As moms we typically “get it”. We know our children’s routines. We know what different cries mean. We can tell when something is “off”.
Dads. Not so much.
Don’t get me wrong. My husband is wonderful! He plays with our sweet little boy like only he can. He’s great at helping with those poopy diapers, even after a long day of teaching and coaching. And he’s always been my emotional supporter. I know he’ll continue to be a great daddy as our son grows, and they’ll have a bond that I will never understand.
But daddy simply doesn’t understand some things.
Daddy gets upset when the baby cries when he gets put down for a nap. Even though I know he just needs to fake cry for 2-3 minutes to let us know he doesn’t like this and is afraid of missing out on something while he sleeps. Those 2-3 minutes of crying get daddy all worked up and upset for an hour. And daddy doesn’t understand why baby sometimes refuses food, even if it’s his favorite. He’ll think he’s doing something wrong when it’s just a picky eater kind of day.
Sometimes our sweet little boy gets handed off to me. Dad just doesn’t want to deal with it. Sometimes I have to step in and intervene so the little guy doesn’t get more worked up.
One day, however, I realized I’d gone too far. Our little man was having a particularly rough day of teething and I hadn’t let daddy do anything. Andrew got upset that I wasn’t including him. I had crossed a line.
At that moment, I realized I needed to figure out ways to include dad more. So here are the five things I now try to do every day to ensure we are including dad in our home.
- Give dad time. He needs to develop a relationship with his children, regardless of age. Don’t step in and “help” with everything. This might mean a mom-outing is in order, but make sure to give dad plenty of uninterrupted time with his kids.
- Communicate. Talk about what is going on with the kids. When my husband gets home from work, I ask how his day went. When he asks how we’re doing, I’ll tell him if junior is off his game. This lets him know what to expect for the evening.
- Be specific. While this ties into #3, it’s worth mentioning on its own. If I need help with something, I should not make blanket statements like, “It sure would be nice if you helped more!” Instead I need to state exactly what would help out. “Could you give little man his bath so I can finish supper?” or “Why don’t you boys go to the park so I can get some work done.” Both of these are specific examples of communication that will include dad more without nagging or begging.

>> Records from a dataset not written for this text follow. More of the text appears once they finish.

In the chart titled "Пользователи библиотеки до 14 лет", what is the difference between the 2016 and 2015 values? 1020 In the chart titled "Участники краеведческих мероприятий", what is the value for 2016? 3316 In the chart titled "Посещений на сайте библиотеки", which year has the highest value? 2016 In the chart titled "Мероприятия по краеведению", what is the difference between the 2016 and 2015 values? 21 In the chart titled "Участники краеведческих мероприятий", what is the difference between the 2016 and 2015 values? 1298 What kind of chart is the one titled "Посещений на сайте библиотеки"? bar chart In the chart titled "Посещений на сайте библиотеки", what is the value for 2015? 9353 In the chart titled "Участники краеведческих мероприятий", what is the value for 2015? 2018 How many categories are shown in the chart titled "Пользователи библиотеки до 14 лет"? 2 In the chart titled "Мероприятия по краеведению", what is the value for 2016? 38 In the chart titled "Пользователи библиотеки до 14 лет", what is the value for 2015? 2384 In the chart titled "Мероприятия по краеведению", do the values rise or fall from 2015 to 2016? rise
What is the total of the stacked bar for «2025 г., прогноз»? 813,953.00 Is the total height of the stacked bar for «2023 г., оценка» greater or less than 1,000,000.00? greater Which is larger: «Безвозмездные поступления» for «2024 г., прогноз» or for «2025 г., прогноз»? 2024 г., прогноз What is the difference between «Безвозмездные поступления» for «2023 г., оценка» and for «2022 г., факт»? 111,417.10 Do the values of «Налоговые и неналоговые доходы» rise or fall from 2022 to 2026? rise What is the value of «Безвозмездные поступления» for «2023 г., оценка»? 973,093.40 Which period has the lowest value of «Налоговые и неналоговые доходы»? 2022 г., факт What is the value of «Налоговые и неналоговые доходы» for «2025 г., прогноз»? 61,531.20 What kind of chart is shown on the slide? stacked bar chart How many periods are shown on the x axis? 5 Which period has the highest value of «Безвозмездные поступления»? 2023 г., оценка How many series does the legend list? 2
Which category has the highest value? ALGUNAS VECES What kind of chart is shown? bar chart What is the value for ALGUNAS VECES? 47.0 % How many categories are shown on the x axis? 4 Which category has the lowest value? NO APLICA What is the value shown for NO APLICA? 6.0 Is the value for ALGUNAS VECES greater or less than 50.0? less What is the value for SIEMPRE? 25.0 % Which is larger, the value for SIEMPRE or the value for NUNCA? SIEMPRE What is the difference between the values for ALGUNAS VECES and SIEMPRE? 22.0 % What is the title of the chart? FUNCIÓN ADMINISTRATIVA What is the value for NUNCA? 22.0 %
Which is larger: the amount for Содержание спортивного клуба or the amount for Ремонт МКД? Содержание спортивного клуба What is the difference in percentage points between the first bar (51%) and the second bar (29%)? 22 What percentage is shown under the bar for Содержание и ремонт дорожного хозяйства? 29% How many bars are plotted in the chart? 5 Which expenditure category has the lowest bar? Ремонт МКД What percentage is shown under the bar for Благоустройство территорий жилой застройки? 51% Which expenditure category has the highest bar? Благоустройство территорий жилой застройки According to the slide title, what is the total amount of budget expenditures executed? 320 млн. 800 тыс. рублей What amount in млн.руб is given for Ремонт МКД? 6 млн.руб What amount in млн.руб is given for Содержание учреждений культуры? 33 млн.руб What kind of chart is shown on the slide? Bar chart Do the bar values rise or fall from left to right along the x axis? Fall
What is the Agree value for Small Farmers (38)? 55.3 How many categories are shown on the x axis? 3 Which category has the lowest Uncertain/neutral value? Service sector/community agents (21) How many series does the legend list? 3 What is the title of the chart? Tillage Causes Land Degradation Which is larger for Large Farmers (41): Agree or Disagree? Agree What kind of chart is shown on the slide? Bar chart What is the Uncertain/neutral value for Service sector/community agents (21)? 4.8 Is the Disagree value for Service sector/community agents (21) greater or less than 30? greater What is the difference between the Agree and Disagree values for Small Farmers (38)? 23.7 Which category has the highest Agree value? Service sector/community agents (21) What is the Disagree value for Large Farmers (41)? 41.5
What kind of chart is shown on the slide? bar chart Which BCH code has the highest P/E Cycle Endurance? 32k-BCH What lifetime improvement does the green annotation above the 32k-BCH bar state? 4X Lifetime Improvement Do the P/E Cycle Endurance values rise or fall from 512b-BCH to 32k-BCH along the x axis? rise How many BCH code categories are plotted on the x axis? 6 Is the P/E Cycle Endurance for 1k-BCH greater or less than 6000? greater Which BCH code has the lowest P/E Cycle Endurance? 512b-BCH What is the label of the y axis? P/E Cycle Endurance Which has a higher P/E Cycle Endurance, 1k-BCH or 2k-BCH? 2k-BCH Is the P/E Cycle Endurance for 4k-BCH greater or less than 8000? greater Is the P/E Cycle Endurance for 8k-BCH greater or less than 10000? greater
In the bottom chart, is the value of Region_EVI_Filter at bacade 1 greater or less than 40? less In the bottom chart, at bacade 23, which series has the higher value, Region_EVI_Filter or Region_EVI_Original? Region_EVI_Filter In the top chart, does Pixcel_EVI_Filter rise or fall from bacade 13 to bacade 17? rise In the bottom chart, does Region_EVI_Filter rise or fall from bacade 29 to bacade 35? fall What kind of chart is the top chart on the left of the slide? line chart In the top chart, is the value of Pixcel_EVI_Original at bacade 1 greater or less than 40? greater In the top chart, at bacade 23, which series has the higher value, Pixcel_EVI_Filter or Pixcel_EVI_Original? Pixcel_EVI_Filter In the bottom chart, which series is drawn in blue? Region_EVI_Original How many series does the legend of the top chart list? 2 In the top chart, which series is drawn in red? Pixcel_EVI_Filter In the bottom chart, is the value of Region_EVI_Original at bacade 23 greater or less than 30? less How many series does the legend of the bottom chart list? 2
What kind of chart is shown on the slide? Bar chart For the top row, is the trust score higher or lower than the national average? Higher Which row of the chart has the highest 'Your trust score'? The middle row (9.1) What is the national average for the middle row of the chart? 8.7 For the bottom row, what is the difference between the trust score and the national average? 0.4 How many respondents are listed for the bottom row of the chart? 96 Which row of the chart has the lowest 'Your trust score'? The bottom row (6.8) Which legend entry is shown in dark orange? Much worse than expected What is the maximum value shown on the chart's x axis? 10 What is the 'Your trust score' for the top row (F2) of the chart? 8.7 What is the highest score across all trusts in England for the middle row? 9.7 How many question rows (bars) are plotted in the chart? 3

- Thank him. Maybe it’s just my husband, but I have a feeling many dads out there like to know they’re appreciated. If Andrew feeds our little guy supper and gives me 30 minutes of uninterrupted “me” time, I need to show my appreciation! One little thank you goes a long way.
- Don’t judge. It’s easy as moms (at least for me) to think dad is doing something wrong and let him know the right way (aka – my way) of doing things. Instead I need to back off and let him be. If dad wants or needs help, he’ll ask. And I need to consider this: Is what dad is doing “wrong” right now going to matter tomorrow or in a week? If not, leave him be!